Noch einmal: das »gemiedene Thema«. Zur literarischen Reflexion auf Flucht und Vertreibung 1945/46
Der Beitrag befaßt sich mit Günter Grass' im Jahr 2002 erschienener Novelle Im Krebsgang. Grass thematisiert in gesellschaftskritischer Perspektive, dabei satirisch zugespitzt, die Folgen, die das Ausbleiben einer Geschichtserzählung über ›Flucht und Vertreibung 1945/46« im Deutschland der 1990er Jahre zeitigt. Die Novelle wird mit Blick auf eine Literaturgeschichte von ›Flucht und Vertreibung‹ analysiert; Referenzpunkte sind Debatten der 90er Jahre – W. G. Sebald und der polnische Autor Stefan Chwin – und Christa Wolfs Roman Kindheitsmuster (1976/77). In der Konfrontation mit Wolfs Ansatz der Rekonstruktion historischer Ereignisse im Kontext einer Befragung der Gegenwart gewinnt Grass' literarische Reflexion auf die Wirklichkeit von Geschichte, d. h. auf deren andauernde Wirksamkeit, deutliche Kontur.
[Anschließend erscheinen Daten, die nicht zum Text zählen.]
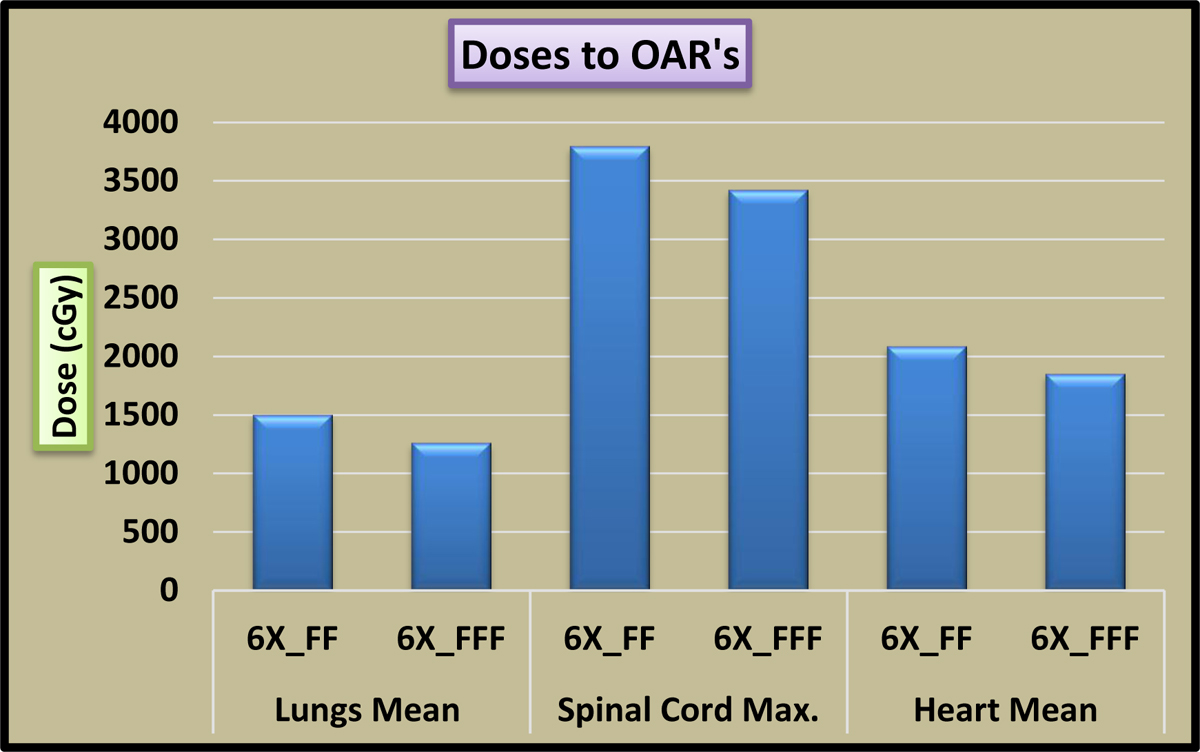 Doses to OAR's

Dose (cGy)

4000
3500
3000
2500
2000
1500
1000
500
0

6X_FF
6X_FFF
6X_FF
6X_FFF
6X_FF
6X_FFF

Lungs Mean
Spinal Cord Max.
Heart Mean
The paper deals with Günter Grass's novella Im Krebsgang from the year 2002. Writing from a socio-critical perspective, Grass takes a satirical approach to the consequences of the lack of historical narrative on flight and expulsion during the 1990s in Germany. The novella is analysed within the context of a literary history of flight and expulsion. Reference points are debates carried out in the 1990s by W. G. Sebald and the Polish author Stefan Chwin, as well as Christa Wolf's novel Kindheitsmuster (1976/77). A confrontation of Grass's novella with Wolf's method of reconstructing historical events within the context of an examination of the present offers new insight into Grass's literary reflection on the reality of history and its lasting effects.